Still, when Greenlaw’s poetics really shine through, they shine bright. She does best with economy – some of the book’s chapters are a slim few pages, and it’s these that ring truest. It’s no coincidence that much of these passages occur later in Greenlaw’s recollections; as she slides into her teen years (which matches up with disco, punk and heavy metal’s rise) her self-perception gets more sharp and less sentimental, and the language does too: “Led Zeppelin, Deep Purple, Black Sabbath – all juggernaut bass lines and skidding lead-guitar breaks, the volume turned up so high that a song would lose shape and I would feel rather than hear it.” When she’s like this, her best passages are themselves like great songs: they elicit a feeling of collusion and understanding: a big “Yes!”
Hopper’s not so subtle in the title department. The Girl’s Guide to Rocking (Workman Publishing, August 2009, pb, 229 pps.) is what it sounds like: a guidebook for girls on foraying your love of music into real action – forming bands, making music and generally taking charge, on a rock ‘n’ roll front. By its cover and language, I’m assuming the book is not intended for an audience over 16 (although, the opening page quote is from Patti Smith… so?). It’s full of detail, encouraging language and helpful tips to make girls feel, first, okay about being into rock music, and second, confident enough to bridge the gap between them and their male counterparts in making their music dreams come true.

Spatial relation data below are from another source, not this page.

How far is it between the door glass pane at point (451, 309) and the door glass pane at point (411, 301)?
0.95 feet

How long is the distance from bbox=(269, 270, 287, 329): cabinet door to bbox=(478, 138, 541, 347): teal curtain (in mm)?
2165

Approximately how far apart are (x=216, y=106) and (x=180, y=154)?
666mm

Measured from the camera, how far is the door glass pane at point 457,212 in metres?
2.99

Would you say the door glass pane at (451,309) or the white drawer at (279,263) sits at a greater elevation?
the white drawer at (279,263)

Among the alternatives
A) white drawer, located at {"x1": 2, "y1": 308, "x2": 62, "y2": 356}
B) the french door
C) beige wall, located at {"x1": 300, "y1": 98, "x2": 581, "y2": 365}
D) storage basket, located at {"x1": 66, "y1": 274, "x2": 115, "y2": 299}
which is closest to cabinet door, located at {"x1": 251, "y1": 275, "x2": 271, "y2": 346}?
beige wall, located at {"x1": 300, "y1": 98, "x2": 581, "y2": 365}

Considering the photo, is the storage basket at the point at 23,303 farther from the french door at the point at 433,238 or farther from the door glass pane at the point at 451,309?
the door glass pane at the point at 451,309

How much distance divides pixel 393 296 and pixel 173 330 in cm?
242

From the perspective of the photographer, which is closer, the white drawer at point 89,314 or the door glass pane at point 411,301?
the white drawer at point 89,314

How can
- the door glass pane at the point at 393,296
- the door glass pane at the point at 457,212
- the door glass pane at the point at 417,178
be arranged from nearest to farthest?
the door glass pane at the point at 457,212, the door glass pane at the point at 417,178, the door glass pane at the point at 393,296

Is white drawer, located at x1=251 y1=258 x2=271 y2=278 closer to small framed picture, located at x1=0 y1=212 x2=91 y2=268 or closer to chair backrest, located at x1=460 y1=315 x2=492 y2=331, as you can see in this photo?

Hopper herself is, aside from a music writer, a musician who, in her introduction, recalls being in high school and depending on a male friend for all her music info, and for “permission” to like rock ‘n’ roll. She urges girls to go their own way, and not fall into those traps as she did.
Now, I know that women are still treated unfairly in rock music – I just read a recent quote from one of the only girls in a band at Warped Tour saying she constantly gets mistaken for a groupie. But am I wrong in thinking that Hopper’s raison d’etre seems a bit outdated on the feminism front (especially for someone who waxed eloquently on the Riot Grrrl movement as a teen)? She’s my age-ish, and grew up in the ’90s. That means she was watching bands and people like L7, Sleater-Kinney, Courtney Love (however dubious her role-model status, she rocked), Gwen Stefani and the whole Lilith Fair… thing. Why was she listening to this dude? Why didn’t she feel she had a place in rock music? I did. I remember it being a time of awakening.
At any rate, the Girl’s Guide is fun, and does have some useful stuff if you’re actually considering making music something you do. But I must admit I tire of the Girl Power shit pretty quickly. As ’twas the Spice Girls, now it feels very Miley Cyrus, and there’s an air of false pretense there – of slickness and sales. Just as Greenlaw’s book is really about the importance of music to her (not girls) the Girl’s Guide could remove the girl power messaging and be called “The Guide to…” and be aimed at young kids in general. But then it wouldn’t be targeting that emerging, money-spending market (51 per cent of the population and growing; it’s estimated that current birthrates could swing that to as high as 58 per cent in future generations).
But let’s set aside from the earning potential of young girls, who become young women (another fast-rising consumer group, which stays single for longer and now buys more personal items), who usually eventually marry and then become the primary purchasers for our households. This is (clearly) a much bigger topic.
Instead let’s ask what it is about us females that makes us want to get rid of boys and circle around each other like this – I myself am in an all-female sketch group, and an all-female improv group. Hopper’s book is a pretty straightforward play at the fairer sex, but so does Greenlaw’s title lure females in. Her pieces are also, however subtly, scratching away at her own questions about girls and how we survive ourselves to become the surprisingly well-adjusted adults we suddenly realize we are. Do we surround ourselves with girls and ideas of girl-dom because we are trying to find some universal truth of femininity? Is the next feminist wave an existential one? Why don’t men do this? Or do they?
These are massive questions, and I don’t have answers. I know that I see a little of myself in Greenlaw’s introspective self-examination, but I also see a sliver of me in Hopper’s head-up determination and brash desire to step around and claw over the boys in search of (rock) domination. Maybe that’s it – we keep looking at other girls and mentally removing the boys to get a better look at ourselves as individuals, without all that boy stuff in the way.
Huh. Each of these books on their own wouldn’t make me think about these things. But together they do. Go figure.